A website is the easiest way to reach out to the rest of the world. Every business needs one.
Eddy
VIGC
By MichaelJ on Sep 24, 2009
I think Patrick has it just right when he says
"Having a client engagement strategy is one of the best ways to generate and protect revenues.
A customer retention strategy makes much more sense than focusing on customer acquisiton. In that light I think there are two statements that really stand out(2me)
"your website is the most important marketing tool you have."
Nope. Your people are the most important marketing tool you have. Word of mouth is everything. The purpose of a website is to enable commerce, not as a "branding" device.
No doubt, most printers should have one. But nobody "trusts" a website. Trust, which is basis of a brand is built or destroyed by ever interaction. If I were still in the game, I would advise a printer to get any of their designer customers to do the simplest design that gets the job done, then use a website that is simple and easy to update. No flash, no music, no bs.
and
"Most people (including print buyers I assume) go on the internet when they are looking for something. It is the easiest, the fastest way to find something."
Nope. Most people ask the people they trust to point them to a printer they trust.
By Stan Dupuy on Sep 24, 2009
As every day goes by, “NOT” having a “real and effective marketing and ecommerce web site” for your printing company is only making it easier for all of your competitors to advance their competitive positions relative to living and doing business in our internet enabled world where “Internet Print Sales” is expected to grow at double digit numbers for years to come.
If your web site’s look and functionality aren’t up to par with what is possible and what’s happening today – Online Ordering, Web to Print, Instant Quotes and more – you are missing a huge opportunity.
I agree that the purpose of a website should be to “enable commerce” as MichaelJ said in his post. My customers have thousands of “real printing orders” coming through their web sites every month.
I like the way a friend of mine put it…“I don’t think this internet thing is going away!”

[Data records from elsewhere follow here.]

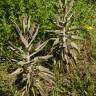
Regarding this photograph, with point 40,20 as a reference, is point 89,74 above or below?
below

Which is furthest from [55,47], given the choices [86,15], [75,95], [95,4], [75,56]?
[95,4]

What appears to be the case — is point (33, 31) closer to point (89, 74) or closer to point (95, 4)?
point (89, 74)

By Lisa Bickford on Sep 25, 2009
Short and sweet: A company without a website is is indeed like a company without a phone. A basic one is fine, one that "brands" you and matches all of your other literature (hand-outs, leave-behinds, direct mail, blogs, e-newsletter, twitter, etc.) is better. We have spent a year creating one of the stongest marketing campaigns that I have seen at any of the print shops I have ever worked at.
Is it paying off? Absolutely. It is no exaggeration to say that we are getting a new client a week, and we are not highly SEO'd. Sales are still down 20% overall YTD, but we have heard local stats that most are down 35-40%. There are shops closing, merging and restructuring all around us, and we are standing strong and are having a great Sept with no appearance of a slow-down coming soon...but who knows?
The clients we are getting through our marketing efforts are good, solid, but often small accounts. We think in order to land a few "whales", we need to use old fashioned, get-in-front-of-buyers relationship selling.
That's our story - would love to hear others.
Will check out the Hubspot link...
By Michael J on Sep 25, 2009
Stan,
I took the click on your name. Very nice. I'm trying to make the distinction between a "branding" website and a "commerce" website.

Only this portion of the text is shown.